Yar O, Onur MR, İdilman İS, Akpınar E, Akata D. Excessive z-axis scan coverage in body CT: frequency and causes.
Eur Radiol 2020;
31:4358-4366. [PMID:
33241517 DOI:
10.1007/s00330-020-07510-4]
[Citation(s) in RCA: 2] [Impact Index Per Article: 0.5] [Reference Citation Analysis] [Abstract] [Key Words] [Track Full Text] [Journal Information] [Subscribe] [Scholar Register] [Received: 08/27/2020] [Accepted: 11/11/2020] [Indexed: 12/19/2022]
Abstract
OBJECTIVES
The aim of this study was to determine the frequency and causing factors of excessive z-axis coverage in body CT examinations.
METHODS
A total of 2032 body CT examinations performed between 1 March and 1 April 2018 in 1531 patients were included in this study. The over-scanned length values in the z-axis for each CT examination on each patient were determined by calculating the difference between the actual scanned length and optimal scan length in the z-axis. Over-scanning and over-scanning ratios were interrogated in terms of potential underlying factors that can be affected by patient demography, time, the throughput of CT, and the experience of technologists.
RESULTS
Over-scanned CTs in z-axis were 66% of all CTs performed. CT scans were over-scanned in the cranial side in 18.4% and caudal side in 48.5% of patients. Over-scanning was found to be more frequent in 55-64-year-old age group (74%), thorax CTs (89.2%), patients with consciousness change (88.9%), patients with misleading findings related to lung apex or diaphragm on the scout images (76.6%), CTs performed in day shift (66.8 %), in CT with low daily scan (72.4%), and CT scans performed by less-experienced technologists (75.9%).
CONCLUSIONS
Over-scanning in z-axis in body CT examinations is not infrequently encountered in routine practice.
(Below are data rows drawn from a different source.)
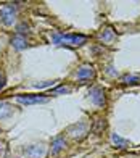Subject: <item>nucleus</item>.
<instances>
[{
  "instance_id": "1",
  "label": "nucleus",
  "mask_w": 140,
  "mask_h": 158,
  "mask_svg": "<svg viewBox=\"0 0 140 158\" xmlns=\"http://www.w3.org/2000/svg\"><path fill=\"white\" fill-rule=\"evenodd\" d=\"M53 44L57 45H82L86 44L87 37L86 35H78V34H55L53 37Z\"/></svg>"
},
{
  "instance_id": "2",
  "label": "nucleus",
  "mask_w": 140,
  "mask_h": 158,
  "mask_svg": "<svg viewBox=\"0 0 140 158\" xmlns=\"http://www.w3.org/2000/svg\"><path fill=\"white\" fill-rule=\"evenodd\" d=\"M16 18V6L13 3H6L0 8V21L5 26H11Z\"/></svg>"
},
{
  "instance_id": "3",
  "label": "nucleus",
  "mask_w": 140,
  "mask_h": 158,
  "mask_svg": "<svg viewBox=\"0 0 140 158\" xmlns=\"http://www.w3.org/2000/svg\"><path fill=\"white\" fill-rule=\"evenodd\" d=\"M90 100H92V103L97 105V106H103L105 102H106V98H105V92L103 89L100 87H94V89H90Z\"/></svg>"
},
{
  "instance_id": "4",
  "label": "nucleus",
  "mask_w": 140,
  "mask_h": 158,
  "mask_svg": "<svg viewBox=\"0 0 140 158\" xmlns=\"http://www.w3.org/2000/svg\"><path fill=\"white\" fill-rule=\"evenodd\" d=\"M94 76H95V69L90 66V64L81 66L78 69V74H76V77H78L79 81H90V79H94Z\"/></svg>"
},
{
  "instance_id": "5",
  "label": "nucleus",
  "mask_w": 140,
  "mask_h": 158,
  "mask_svg": "<svg viewBox=\"0 0 140 158\" xmlns=\"http://www.w3.org/2000/svg\"><path fill=\"white\" fill-rule=\"evenodd\" d=\"M24 155L29 158H44L45 156V147L44 145H31L24 150Z\"/></svg>"
},
{
  "instance_id": "6",
  "label": "nucleus",
  "mask_w": 140,
  "mask_h": 158,
  "mask_svg": "<svg viewBox=\"0 0 140 158\" xmlns=\"http://www.w3.org/2000/svg\"><path fill=\"white\" fill-rule=\"evenodd\" d=\"M16 100L19 103L24 105H34V103H45L47 97H39V95H19L16 97Z\"/></svg>"
},
{
  "instance_id": "7",
  "label": "nucleus",
  "mask_w": 140,
  "mask_h": 158,
  "mask_svg": "<svg viewBox=\"0 0 140 158\" xmlns=\"http://www.w3.org/2000/svg\"><path fill=\"white\" fill-rule=\"evenodd\" d=\"M69 134L73 135L74 139H82L84 135L87 134V126L84 123H79V124H74L69 127Z\"/></svg>"
},
{
  "instance_id": "8",
  "label": "nucleus",
  "mask_w": 140,
  "mask_h": 158,
  "mask_svg": "<svg viewBox=\"0 0 140 158\" xmlns=\"http://www.w3.org/2000/svg\"><path fill=\"white\" fill-rule=\"evenodd\" d=\"M65 145H66V140H65V137H55L53 139V142H52V153L53 155H57V153H60L63 148H65Z\"/></svg>"
},
{
  "instance_id": "9",
  "label": "nucleus",
  "mask_w": 140,
  "mask_h": 158,
  "mask_svg": "<svg viewBox=\"0 0 140 158\" xmlns=\"http://www.w3.org/2000/svg\"><path fill=\"white\" fill-rule=\"evenodd\" d=\"M11 45L15 47V48H18V50H23V48L27 47V40H26L24 35L18 34V35H15V37L11 39Z\"/></svg>"
},
{
  "instance_id": "10",
  "label": "nucleus",
  "mask_w": 140,
  "mask_h": 158,
  "mask_svg": "<svg viewBox=\"0 0 140 158\" xmlns=\"http://www.w3.org/2000/svg\"><path fill=\"white\" fill-rule=\"evenodd\" d=\"M11 113H13V108H11L8 103L0 102V119H5V118L11 116Z\"/></svg>"
},
{
  "instance_id": "11",
  "label": "nucleus",
  "mask_w": 140,
  "mask_h": 158,
  "mask_svg": "<svg viewBox=\"0 0 140 158\" xmlns=\"http://www.w3.org/2000/svg\"><path fill=\"white\" fill-rule=\"evenodd\" d=\"M111 140H113V143H114L116 147H119V148H124V147L129 145V140H126V139L119 137L118 134H113V135H111Z\"/></svg>"
},
{
  "instance_id": "12",
  "label": "nucleus",
  "mask_w": 140,
  "mask_h": 158,
  "mask_svg": "<svg viewBox=\"0 0 140 158\" xmlns=\"http://www.w3.org/2000/svg\"><path fill=\"white\" fill-rule=\"evenodd\" d=\"M100 39L103 40V42H111L114 39V31L111 29V27H106L102 34H100Z\"/></svg>"
},
{
  "instance_id": "13",
  "label": "nucleus",
  "mask_w": 140,
  "mask_h": 158,
  "mask_svg": "<svg viewBox=\"0 0 140 158\" xmlns=\"http://www.w3.org/2000/svg\"><path fill=\"white\" fill-rule=\"evenodd\" d=\"M122 82L124 84H137V82H140V74H127V76H124Z\"/></svg>"
},
{
  "instance_id": "14",
  "label": "nucleus",
  "mask_w": 140,
  "mask_h": 158,
  "mask_svg": "<svg viewBox=\"0 0 140 158\" xmlns=\"http://www.w3.org/2000/svg\"><path fill=\"white\" fill-rule=\"evenodd\" d=\"M57 81H45V82H40V84H36L37 89H42V87H50V85H53Z\"/></svg>"
},
{
  "instance_id": "15",
  "label": "nucleus",
  "mask_w": 140,
  "mask_h": 158,
  "mask_svg": "<svg viewBox=\"0 0 140 158\" xmlns=\"http://www.w3.org/2000/svg\"><path fill=\"white\" fill-rule=\"evenodd\" d=\"M68 92H69L68 87H60V89H57V90H53V94H68Z\"/></svg>"
}]
</instances>
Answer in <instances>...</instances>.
Awareness of causes of over-scanning in z-axis can be helpful to prevent over-scanning in CT and unnecessary ionizing radiation exposure in patients.
KEY POINTS
• Over-scanning in z-axis frequently occurs in body CT. • The frequency of over-scanning in caudal side is higher than cranial side. • Chest CT and any CT performed in following situation were more prone to over-scanning: older patients, patients with consciousness change, presence of misleading findings on the scout images related to lung apex or diaphragm, day shift, CT with low daily scan, less-experienced technologist.